I am old fashioned enough to rely on Maths to give me a definitive answer and for the Logic of Maths to point me in the right direction. Without some sort of proof / derivation that works with 'Maths', I can't be happy. A proof that comes up with an A>=B type of answer is necessary for me (and a lot of people) to rely on a statement.

As for networks with not just series and parallel components, how would you propose to take a delta of resistors and re-arrange them validly to satisfy the simple Parallel to series swap? I was limiting my answer to something that I can actually demonstrate to be true. If someone can arrive at a simple inequality expression that's the equivalent to the one I was working with then that's fine. Talking in terms of Volts for a given current is actually precisely the same as comparing resistances and doesn't have an easier solution, imo.

 

[Redbelly98]

I am old fashioned enough to rely on Maths to give me a definitive answer and for the Logic of Maths to point me in the right direction. Without some sort of proof / derivation that works with 'Maths', I can't be happy.

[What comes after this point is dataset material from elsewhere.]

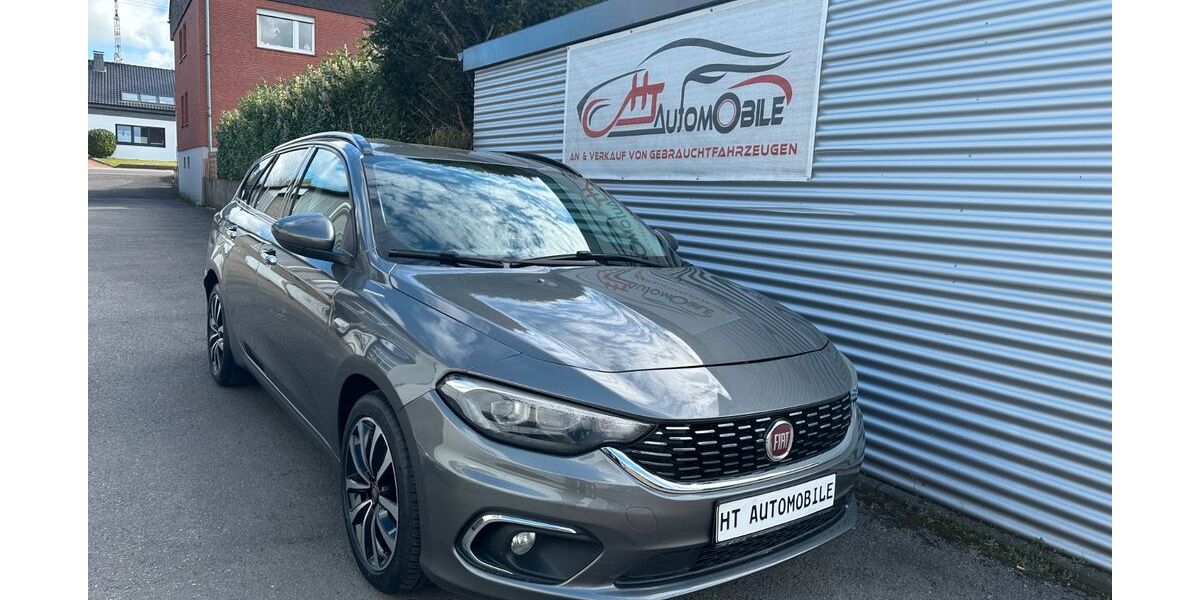 Fiat Tipo 149.000 km 6.599 &euro; Marl 45770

A proof that comes up with an A>=B type of answer is necessary for me (and a lot of people) to rely on a statement.

This alternative wording of my proof, which includes math, may be more to your liking:

Consider an arrangement of resistors, with a fixed current I₀ passing through the arrangement. Suppose this arrangement is NOT a series connection of all resistors in the given set.

Next, consider some path through the network, and sum up the voltages across each resistor along this path. Since the resistors are not all in series, the path must omit at least one resistor (*** see note below). Moreover, each resistor in the path has at most the applied current going through it. Thus, the sum of the voltages -- and therefore the resistance -- will be less than that of a complete series arrangement.

In mathematical terms:

Note that I_i ≤ I₀ for all resistors, where I_i is the current in the i-th resistor of the non-series arrangement.

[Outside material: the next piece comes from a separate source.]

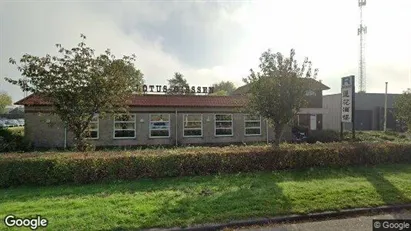 Bedrijfsruimtes for sale in Woudrichem - Photo from Google Street View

Now consider the equivalent resistance,

R_equiv = ΔV / I₀ = ∑(R_i⋅I_i) / I₀
(the summation is calculated using only the resistors along the chosen path)

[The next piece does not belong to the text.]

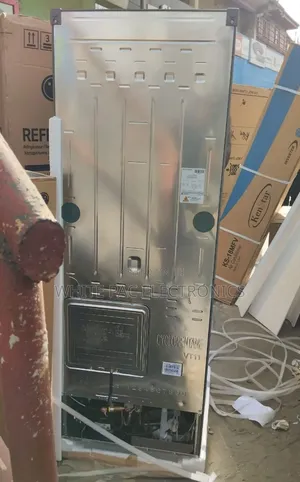 Original> LG Inverter 293 L Fridge/ Freezer Low Consumption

and compare that to the resistance in a completely series arrangement,

R_series = ΔV_series / I₀ = (∑R_i⋅I₀) / I₀
(this summation is calculated using every resistor, since the only path in the series arrangement is the one that passes through each resistor)

For every term in the sum used to calculate R_equiv, there is a term of equal or greater value in the sum used to calculate R_series. And there will be additional terms in the R_series summation, all positive, so that

R_equiv ≤ R_series

*** Note on paths: While we could make a path pass through every resistor by including closed loops in the path, any loops would have zero voltage by Kirchoff's loop rule and may therefore be removed from consideration.

As for networks with not just series and parallel components, how would you propose to take a delta of resistors and re-arrange them validly to satisfy the simple Parallel to series swap?

I'm not sure why you say we are restricted only to do parallel-to-series swaps.The title of the thread is very general: "Obtaining a maximum resistance given a set of resistors". I take that to mean all possible combinations are under consideration. We only need to compare the delta to a completely series arrangement. It's not necessary that we be able to get there via doing parallel-to-series swaps.

I was limiting my answer to something that I can actually demonstrate to be true. If someone can arrive at a simple inequality expression that's the equivalent to the one I was working with then that's fine. Talking in terms of Volts for a given current is actually precisely the same as comparing resistances and doesn't have an easier solution, imo.

I find it easier to think in terms of comparing voltages -- I guess because it's a more fundamental concept than resistance -- and then dividing by the current in the end to compare the resistances.

 

[sophiecentaur]

Actually, that is totally fine. It was the "path through" bit that got my vote. Cheers.